The purportedly child-protection-oriented ORR has morphed toward an enforcement focus, sharing with ICE information from children’s counseling sessions, allowing ICE inside shelters to fingerprint children as young as 14, and making formal and informal agreements with ICE to share fingerprints of children’s potential sponsors, leading to hundreds of arrests of potential sponsors who were trying to claim their children. The administration slashed the court guidance regarding children’s cases, sanitizing prior language about child sensitivity and deleting child protective modifications, such as leniency in granting motions for continuances. Instead, the new guidance advises judges to be “vigilant” that children may in fact be lying about their age or circumstances, despite no evidence of this as a phenomon.

This move in the immigration legal system to treat children more harshly may be a result of adultification bias against immigrant children. These practices are completely out of sync with our understanding of child development. Research shows that children’s brains are still developing, so courts and the public should take their immaturity and special vulnerability into account. The Supreme Court famously proclaimed in the 2012 case of Miller v. Alabama that the state “cannot proceed as though they [juveniles] were not children.” The immigration legal system has a long history of doing just this. By ignoring migrant children’s immaturity and vulnerabilities, the immigration legal system effectively discriminates against children.

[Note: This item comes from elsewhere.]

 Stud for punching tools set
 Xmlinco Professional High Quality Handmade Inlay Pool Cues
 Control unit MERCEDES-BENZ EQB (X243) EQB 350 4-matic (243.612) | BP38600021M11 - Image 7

We must reimagine an immigration legal system for children. First, we must recognize and undo racist stereotyping of youth of color, exemplified by calling immigrant children “wolves in sheep clothing.” In a reimagined system, all children would have immigration lawyers, their best interests would be taken into consideration throughout the legal system, and children would no longer be detained for months in jail settings. Ultimately, the immigration legal system must stop proceeding as if immigrant children are not children. In this moment, we must heed the calls from public health officials and immigrant advocates to #ReleaseThemAll before facilities are overtaken by COVID outbreaks—for the safety of children, and for the safety of everyone.